WeightMatrixAnnotator Annotates a sequence with hits to a weight-matrix.
WMAsMM Wraps a weight matrix up so that it appears to be a very simple HMM.
XmlMarkovModel  
 

Exception Summary
IllegalTransitionException This exception indicates that there is no transition between two states.
 

Package org.biojava.bio.dp Description

HMM and Dynamic Programming Algorithms.

This package deals with dynamic programming. It uses the same notions of sequences, alphabets and alignments as org.biojava.bio.seq, and extends them to incorporate HMMs, HMM states and state paths. As far as possible, the implementation detail is hidden from the casual observer, so that these objects can be used as black-boxes. Alternatively, there is scope for you to implement your own efficient representations of states and dynamic programming algorithms.
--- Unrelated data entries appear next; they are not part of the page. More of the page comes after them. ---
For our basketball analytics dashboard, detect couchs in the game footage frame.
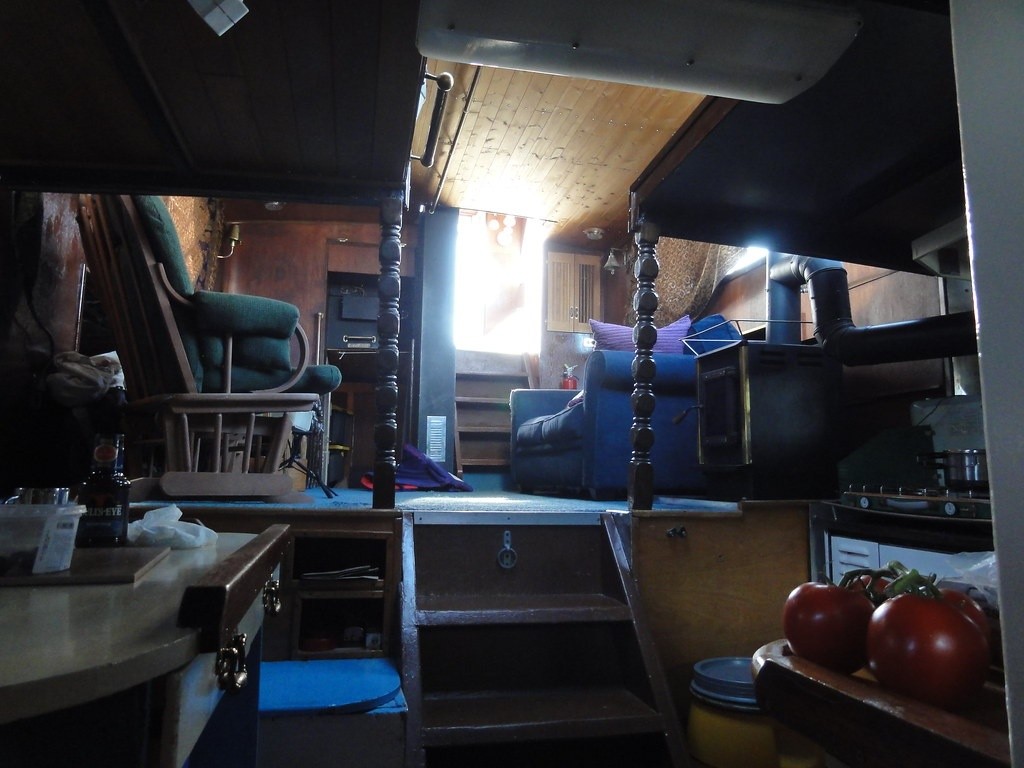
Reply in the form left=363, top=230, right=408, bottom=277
left=509, top=349, right=710, bottom=499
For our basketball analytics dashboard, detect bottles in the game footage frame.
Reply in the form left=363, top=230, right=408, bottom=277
left=71, top=434, right=129, bottom=548
left=117, top=434, right=132, bottom=498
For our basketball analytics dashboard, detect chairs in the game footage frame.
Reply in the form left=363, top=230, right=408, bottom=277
left=74, top=192, right=342, bottom=500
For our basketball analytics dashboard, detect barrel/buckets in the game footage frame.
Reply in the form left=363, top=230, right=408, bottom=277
left=686, top=658, right=827, bottom=768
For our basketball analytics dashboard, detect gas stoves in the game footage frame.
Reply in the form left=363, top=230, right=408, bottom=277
left=842, top=483, right=991, bottom=520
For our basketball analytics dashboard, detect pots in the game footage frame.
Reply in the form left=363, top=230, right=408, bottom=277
left=917, top=447, right=989, bottom=490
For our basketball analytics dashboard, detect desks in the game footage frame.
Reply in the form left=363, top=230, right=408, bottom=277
left=1, top=522, right=291, bottom=768
left=628, top=0, right=972, bottom=509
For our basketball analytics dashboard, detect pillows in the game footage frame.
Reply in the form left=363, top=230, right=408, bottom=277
left=567, top=314, right=693, bottom=407
left=684, top=313, right=739, bottom=357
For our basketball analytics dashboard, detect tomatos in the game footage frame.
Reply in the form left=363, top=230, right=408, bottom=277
left=781, top=562, right=990, bottom=701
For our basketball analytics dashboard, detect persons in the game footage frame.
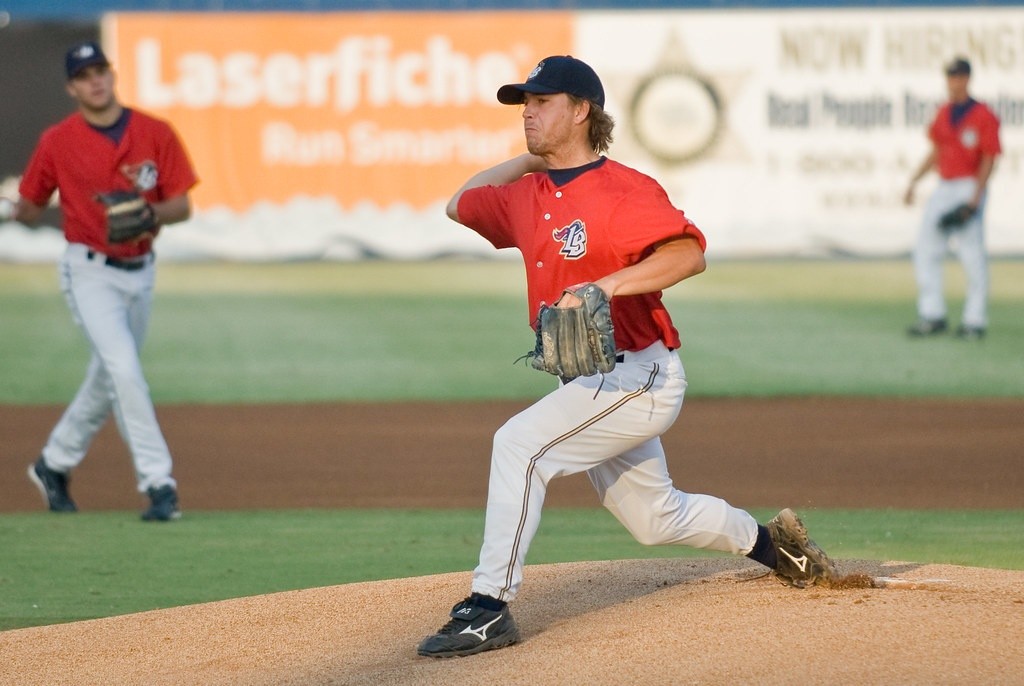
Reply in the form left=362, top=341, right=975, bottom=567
left=902, top=57, right=1000, bottom=339
left=0, top=41, right=197, bottom=519
left=416, top=54, right=840, bottom=658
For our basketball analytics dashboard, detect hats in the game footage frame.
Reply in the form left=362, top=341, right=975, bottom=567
left=65, top=42, right=108, bottom=79
left=946, top=60, right=971, bottom=75
left=497, top=55, right=605, bottom=108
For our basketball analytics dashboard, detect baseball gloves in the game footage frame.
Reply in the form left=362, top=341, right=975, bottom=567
left=937, top=205, right=976, bottom=228
left=530, top=281, right=617, bottom=379
left=92, top=186, right=158, bottom=244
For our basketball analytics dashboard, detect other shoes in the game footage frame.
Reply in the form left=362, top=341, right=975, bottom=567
left=907, top=319, right=947, bottom=335
left=957, top=326, right=985, bottom=339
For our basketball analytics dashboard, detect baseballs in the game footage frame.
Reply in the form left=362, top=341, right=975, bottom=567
left=0, top=198, right=16, bottom=220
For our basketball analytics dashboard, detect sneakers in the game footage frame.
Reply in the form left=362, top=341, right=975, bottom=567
left=143, top=485, right=182, bottom=520
left=417, top=596, right=521, bottom=659
left=27, top=456, right=76, bottom=513
left=736, top=508, right=840, bottom=590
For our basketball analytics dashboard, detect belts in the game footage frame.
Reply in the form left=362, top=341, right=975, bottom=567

HMMs are defined by a finite set of states and a finite set of transitions. The states are encapsulated as subinterfaces of Symbols, so that we can re-use alphabets and SymbolList to store legal states and sequences of states. States that emit residues must implement EmissionState. They define a probability distribution over an alphabet. Other states may contain entire HMMs, or be non-emitting states which make the model easier to wire. An HMM contains an alphabet of states and a set of transitions with scores. They really resemble directed weighted graphs with the nodes being the states and the arcs being the transitions.

A simple HMM can be aligned to a single sequence at a time. This effectively finds the most likely way that the HMM could have emitted that sequence. More complex algorithms may align more than one sequence to a model simultaneously. For example, Smith-Waterman is a three-state model that aligns two sequences to each other and to the model. These more complex models can still be represented as producing a single sequence, but in this case the sequence is an alignment of the two input sequences against one-another (including gap characters where appropriate).